A toxic onslaught from the nation's petrochemical hub was largely overshadowed by the record-shattering deluge of Hurricane Harvey as residents and first responders struggled to save lives and property.
More than a half-year after floodwaters swamped America's fourth-largest city, the extent of this environmental assault is beginning to surface, while questions about the long-term consequences for human health remain unanswered.
[...] In all, reporters catalogued more than 100 Harvey-related toxic releases—on land, in water and in the air. Most were never publicized, and in the case of two of the biggest ones, the extent or potential toxicity of the releases was initially understated.
Hurricane Harvey's toxic impact deeper than public told
-- submitted from IRC
(Score: 3, Insightful) by deimtee on Saturday March 24 2018, @09:29PM (2 children)
It seems to me that what that really means is that the sociopaths who run those companies were told they have free rein to dump as much as they like during the hurricane, just make it look like the hurricane had something to do with it and there won't be any consequences.
If you cough while drinking cheap red wine it really cleans out your sinuses.
(Score: 2) by fritsd on Sunday March 25 2018, @11:05AM (1 child)
Yeah, I actually thought that as well, but I thought it was too paranoid a scenario to write down :-)
Imagine you are the director of a chemical factory in Houston Texas.
Imagine you have a chemical waste storage for the PCB and dioxin containing byproducts of your factory.
You have to send it to a specialized expensive destruction company, but you might as well wait until profits are up a bit, or the laws change.
Fast forward 20 years
(1) Now you have a ginormous tank with 20 years of this waste doing nothing but slowly rusting the waste silo and costing money. All previous directors shoved the problem forward in time. Profits are down and the environmental laws have become stricter and the destruction company asks for much more money than 20 years ago (no competition anymore from the cheap one that was run by the local maffia).
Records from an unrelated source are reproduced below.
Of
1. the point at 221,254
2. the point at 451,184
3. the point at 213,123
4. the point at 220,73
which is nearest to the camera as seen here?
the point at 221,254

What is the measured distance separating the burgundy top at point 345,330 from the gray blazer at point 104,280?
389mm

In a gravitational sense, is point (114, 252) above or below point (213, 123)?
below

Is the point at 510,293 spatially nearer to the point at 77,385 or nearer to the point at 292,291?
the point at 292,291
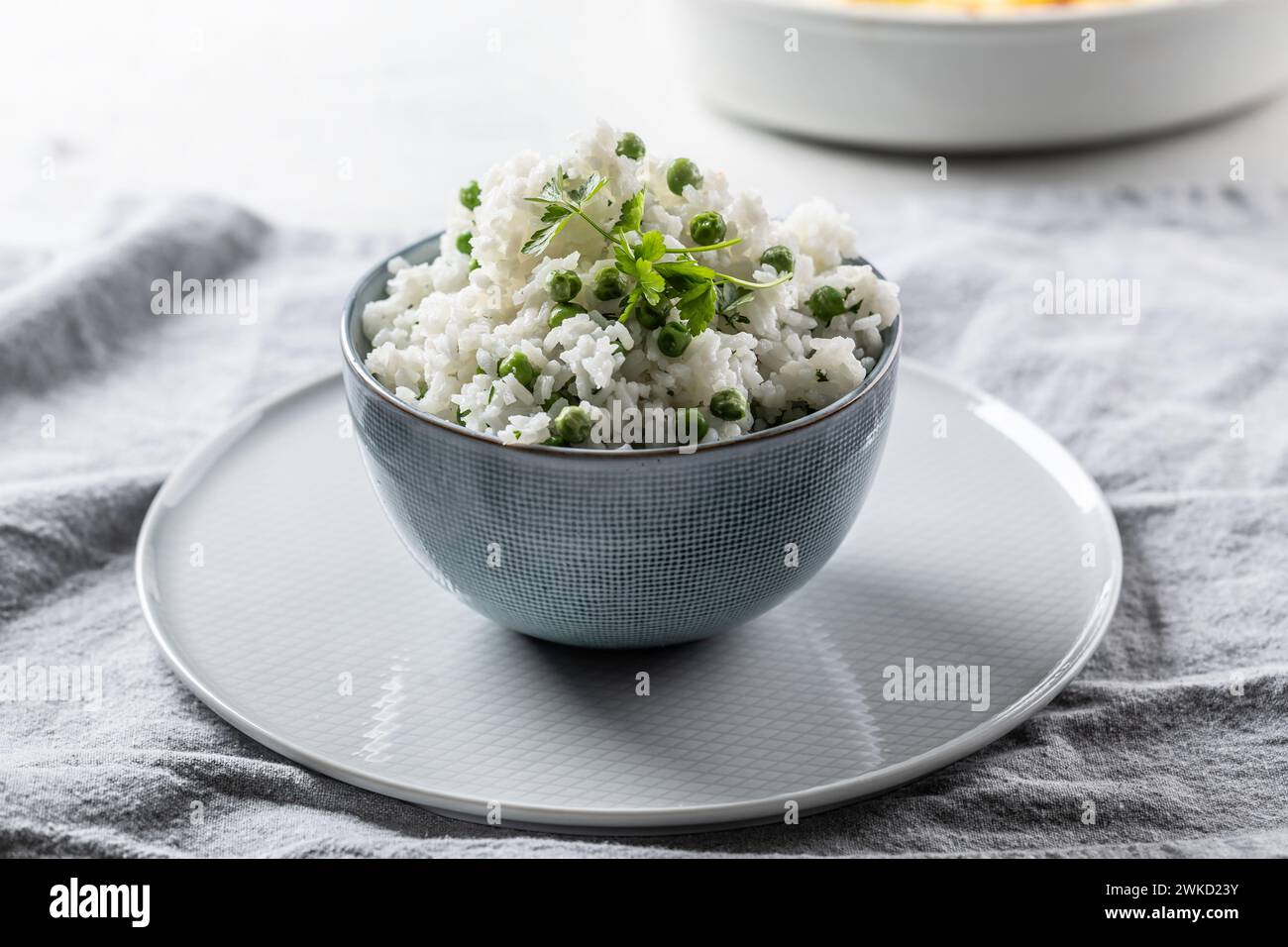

(2) Suddenly out of the blue, Hurricane Harvey is passing straight over your industrial terrain! Shock! Horror!
(3) ????
(4) An Act of God made your chemical waste disappear from the location that you have responsibility for!
(5) Profit!!!
(Score: 3, Informative) by Taibhsear on Monday March 26 2018, @05:21PM
That would be illegal. The chemical factory would likely be considered a "Large Quantity Generator." There are regulations for how long you can store waste or hazardous products.